Udostępniony fragment:
- - - - - - -

Trójka klasowa i rada rodziców. Czy w ogóle warto się w to bawić?

Aneta Zabłocka
Wybór trójki klasowej spośród rodziców to prawdziwy koszmar. Nikt nie chce się zgłaszać. A ci, którzy chcą być przewodniczącym i skarbnikiem uważani są za prospołecznych wariatów. Czy rzeczywiście angażowanie się w życie klasy to samo zło?
Trójka klasowa i rada rodziców. Czy w ogóle warto się w to bawić? Fot. Kadr z serialu "Rita"
Przychodzisz na pierwsze zebranie w szkole dziecka, siedzisz sobie grzecznie, słuchasz o zajęciach, wycieczkach, ubezpieczeniach. Aż nagle... trzeba wybrać trójkę klasową wśród rodziców, którzy zgodzą się zająć finansami klasy i kontaktem z nauczycielami. Kto przy zdrowych zmysłach by się na to zgodził? Kto ma na to czas?
Gdy wpiszecie "trójka kasowa" w wyszukiwarkę internetową, wyskoczą wam wpisy rodziców, którzy jednym głosem mówią "trójka klasowa to koszmar".


Ale zaangażowanie się w życie klasy twojego dziecka nie musi oznaczać wycieczki do piekła.

Rada Rodziców i trójka klasowa - co mogą?

Choć większość rodziców ma wrażenie, że Rada Rodziców to jakaś tajemnicza grupa dorosłych, która ma silną potrzebę wyciągania z nich kasy, to Radę Rodziców tworzą wszyscy rodzice uczniów szkoły. Na poziomie każdej klasy tworzone są trójki klasowe.

Będąc w trójce klasowej, jest się niejako przedstawicielem interesów swojej klasy na poziomie całej szkoły. Co taka RR może?


I znów teoria. W praktyce zwykle działalność trójek klasowych i rodziców polega na zbieraniu funduszy na wycieczki, prezent na Dzień Nauczyciela, kwiaty na koniec roku szkolnego i prezenty na Gwiazdkę. Nierzadko dorośli z trójki klasowej stają się automatycznie opiekunami-wolonatariuszami na wycieczkach szkolnych.

Ale to zależy tylko od rodziców. Niektóre rady potrafią zrewolucjonizować życie szkół. Wymusić remont, zaproponować ciekawsze wycieczki, dostarczyć sprzęt do nauki, organizować wydarzenia edukacyjne.

- - - - - - -

Dane źródłowe:

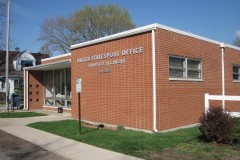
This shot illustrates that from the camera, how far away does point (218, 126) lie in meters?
8.89

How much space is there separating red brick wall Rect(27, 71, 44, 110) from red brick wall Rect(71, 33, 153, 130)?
30.4ft

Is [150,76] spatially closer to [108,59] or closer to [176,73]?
[176,73]

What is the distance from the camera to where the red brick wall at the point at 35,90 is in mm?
24016

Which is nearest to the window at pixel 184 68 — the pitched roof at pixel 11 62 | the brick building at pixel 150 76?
the brick building at pixel 150 76

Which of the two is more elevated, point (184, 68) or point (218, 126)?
point (184, 68)

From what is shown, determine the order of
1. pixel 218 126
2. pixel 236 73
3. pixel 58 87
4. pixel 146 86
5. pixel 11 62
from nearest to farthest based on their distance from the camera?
pixel 218 126 → pixel 146 86 → pixel 236 73 → pixel 58 87 → pixel 11 62

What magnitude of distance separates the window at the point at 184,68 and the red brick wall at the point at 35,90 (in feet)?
46.9

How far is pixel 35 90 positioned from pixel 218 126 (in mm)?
18003

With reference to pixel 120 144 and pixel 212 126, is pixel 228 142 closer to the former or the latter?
pixel 212 126

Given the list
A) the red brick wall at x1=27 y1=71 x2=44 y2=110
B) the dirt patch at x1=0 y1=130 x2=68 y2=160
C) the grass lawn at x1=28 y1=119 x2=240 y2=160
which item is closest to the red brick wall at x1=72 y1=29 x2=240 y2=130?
the grass lawn at x1=28 y1=119 x2=240 y2=160

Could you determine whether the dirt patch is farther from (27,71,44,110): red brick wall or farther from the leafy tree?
the leafy tree

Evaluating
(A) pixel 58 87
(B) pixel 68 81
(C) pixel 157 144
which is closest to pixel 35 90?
(A) pixel 58 87

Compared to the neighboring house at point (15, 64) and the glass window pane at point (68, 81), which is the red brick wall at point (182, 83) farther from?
the neighboring house at point (15, 64)

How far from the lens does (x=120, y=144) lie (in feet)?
30.9
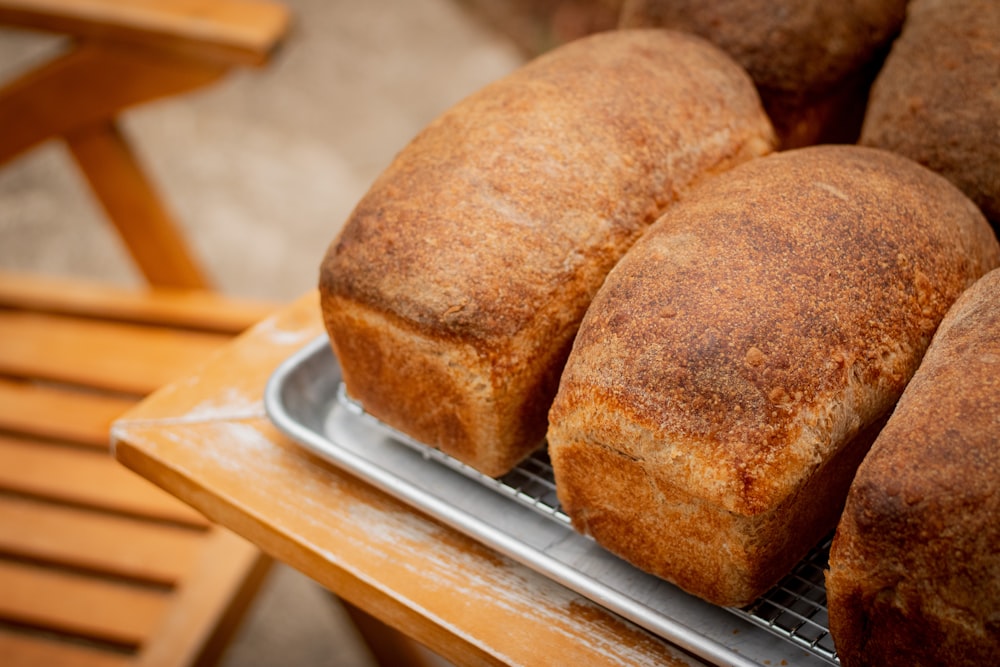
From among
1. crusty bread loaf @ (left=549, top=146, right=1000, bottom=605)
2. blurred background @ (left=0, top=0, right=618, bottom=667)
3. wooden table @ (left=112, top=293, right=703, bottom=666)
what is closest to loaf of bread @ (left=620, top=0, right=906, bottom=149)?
crusty bread loaf @ (left=549, top=146, right=1000, bottom=605)

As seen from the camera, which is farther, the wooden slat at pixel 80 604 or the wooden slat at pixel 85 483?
the wooden slat at pixel 85 483

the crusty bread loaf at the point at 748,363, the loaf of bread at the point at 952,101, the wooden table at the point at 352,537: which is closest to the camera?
the crusty bread loaf at the point at 748,363

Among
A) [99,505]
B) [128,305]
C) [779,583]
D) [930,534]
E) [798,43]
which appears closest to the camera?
Answer: [930,534]

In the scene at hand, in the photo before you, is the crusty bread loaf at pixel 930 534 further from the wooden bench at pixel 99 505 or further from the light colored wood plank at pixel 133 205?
the light colored wood plank at pixel 133 205

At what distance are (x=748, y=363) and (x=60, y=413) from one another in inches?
57.9

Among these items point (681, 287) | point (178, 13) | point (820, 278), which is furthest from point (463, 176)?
point (178, 13)

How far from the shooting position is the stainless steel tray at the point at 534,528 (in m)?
0.88

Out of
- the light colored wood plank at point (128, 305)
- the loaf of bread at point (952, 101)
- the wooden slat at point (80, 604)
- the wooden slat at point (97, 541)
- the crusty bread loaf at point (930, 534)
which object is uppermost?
A: the loaf of bread at point (952, 101)

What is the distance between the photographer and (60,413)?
6.07 feet

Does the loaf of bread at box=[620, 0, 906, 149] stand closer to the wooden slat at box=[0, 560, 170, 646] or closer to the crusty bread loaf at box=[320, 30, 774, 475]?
the crusty bread loaf at box=[320, 30, 774, 475]

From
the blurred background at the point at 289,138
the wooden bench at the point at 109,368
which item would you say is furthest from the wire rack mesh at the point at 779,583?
the blurred background at the point at 289,138

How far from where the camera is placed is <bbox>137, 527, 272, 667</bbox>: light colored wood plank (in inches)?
61.1

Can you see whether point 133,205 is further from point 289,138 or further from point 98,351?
point 289,138

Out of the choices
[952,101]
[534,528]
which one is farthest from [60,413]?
[952,101]
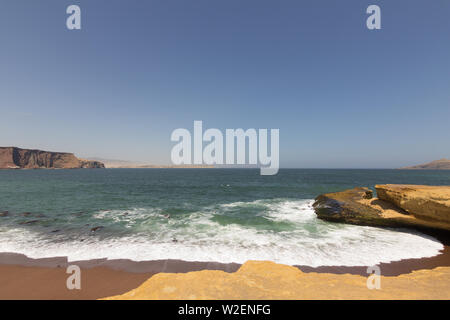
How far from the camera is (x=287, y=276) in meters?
5.51

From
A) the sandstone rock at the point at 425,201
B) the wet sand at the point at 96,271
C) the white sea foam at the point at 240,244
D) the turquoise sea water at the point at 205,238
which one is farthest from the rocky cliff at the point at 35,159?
the sandstone rock at the point at 425,201

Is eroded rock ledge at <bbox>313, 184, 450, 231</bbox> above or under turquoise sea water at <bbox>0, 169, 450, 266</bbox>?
above

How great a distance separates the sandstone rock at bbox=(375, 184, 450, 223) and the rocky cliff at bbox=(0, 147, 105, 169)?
246 metres

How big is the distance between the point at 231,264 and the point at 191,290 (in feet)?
13.4

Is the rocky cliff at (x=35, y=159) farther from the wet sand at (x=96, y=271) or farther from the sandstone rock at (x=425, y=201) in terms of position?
the sandstone rock at (x=425, y=201)

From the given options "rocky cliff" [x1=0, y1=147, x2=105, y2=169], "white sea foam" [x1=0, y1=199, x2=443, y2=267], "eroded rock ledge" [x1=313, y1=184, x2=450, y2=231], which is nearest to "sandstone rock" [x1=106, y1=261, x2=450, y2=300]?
"white sea foam" [x1=0, y1=199, x2=443, y2=267]

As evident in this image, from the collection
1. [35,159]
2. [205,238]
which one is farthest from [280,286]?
[35,159]

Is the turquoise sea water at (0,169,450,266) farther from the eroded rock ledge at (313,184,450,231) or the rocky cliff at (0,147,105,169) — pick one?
the rocky cliff at (0,147,105,169)

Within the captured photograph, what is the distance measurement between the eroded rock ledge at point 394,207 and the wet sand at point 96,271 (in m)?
3.15

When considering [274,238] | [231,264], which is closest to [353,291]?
[231,264]

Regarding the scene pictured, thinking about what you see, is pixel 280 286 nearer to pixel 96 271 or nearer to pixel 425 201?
pixel 96 271

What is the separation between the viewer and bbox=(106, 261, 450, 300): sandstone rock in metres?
4.41

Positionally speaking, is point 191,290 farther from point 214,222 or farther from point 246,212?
point 246,212

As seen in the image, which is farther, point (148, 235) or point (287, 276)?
point (148, 235)
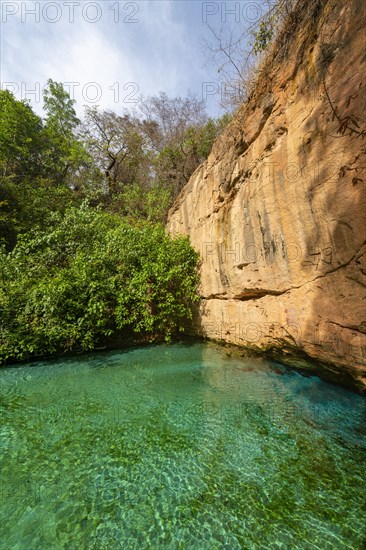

- - - - - - -

Cel zadania: Przepisz fragment tekstu o trójce klasowej, zaczynając od „Aneta Zabłocka” i kończąc na „to samo zło?”.

Rozwiązanie zadania:
Aneta Zabłocka
Wybór trójki klasowej spośród rodziców to prawdziwy koszmar. Nikt nie chce się zgłaszać. A ci, którzy chcą być przewodniczącym i skarbnikiem uważani są za prospołecznych wariatów. Czy rzeczywiście angażowanie się w życie klasy to samo zło?